FUVEST

Em certo estado brasileiro, o governo estadual recepcionou festivamente em palácio e felicitou estudantes dali que foram aprovados no vestibular da Universidade de São Paulo (USP), que é instituição estadual, não federal. (Guardem esta informação.)

Enquanto isso, universidades (inclusive federais) de vários estados instituem normas para dificultar a aprovação de estudantes de outros estados em seus vestibulares.

Que desfaçatez!

Em meu curso eu tive colegas de vários estados. Lembro-me de um colega acriano que contou sua epopeia de uma semana de viagem de ônibus para fazer a habilitação e a matrícula.
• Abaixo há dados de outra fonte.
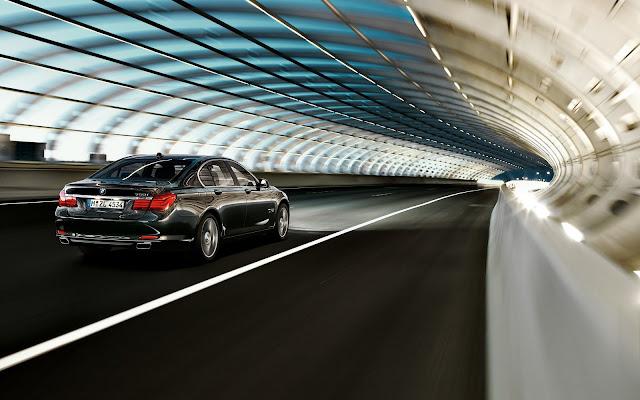 2011 BMW 750i Sedan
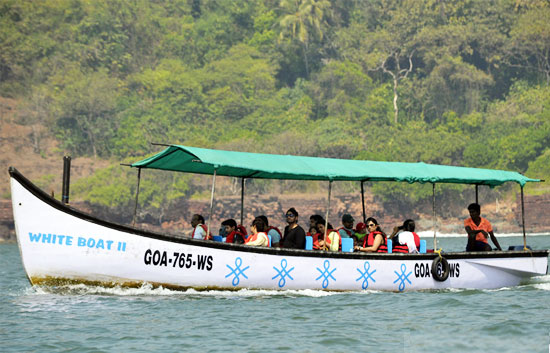 grand island trips in goa,cruises in goa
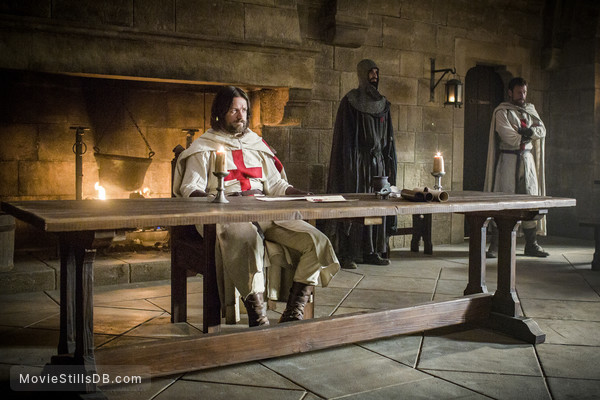 Knightfall - Publicity still of Pádraic Delaney & Simon Merrells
Havia lá muitos alunos estrangeiros também. Conheci gente do Gabão, Angola, Costa do Marfim, Mauritânia, Paraguai, Peru, Rússia, China, Alemanha, Japão. Até uns ianques apareciam por lá às vezes — não sei por quê, já que eles se gabam de ter as melhores universidades do mundo. O que poderiam aprender lá, já que eles produzem “o conhecimento” e não têm mais onde enfiar seus prêmios Nobel? 🤔

Nunca soube que a instituição em que me formei rejeitasse alunos de onde quer que viessem.

Comprazo-me nisso.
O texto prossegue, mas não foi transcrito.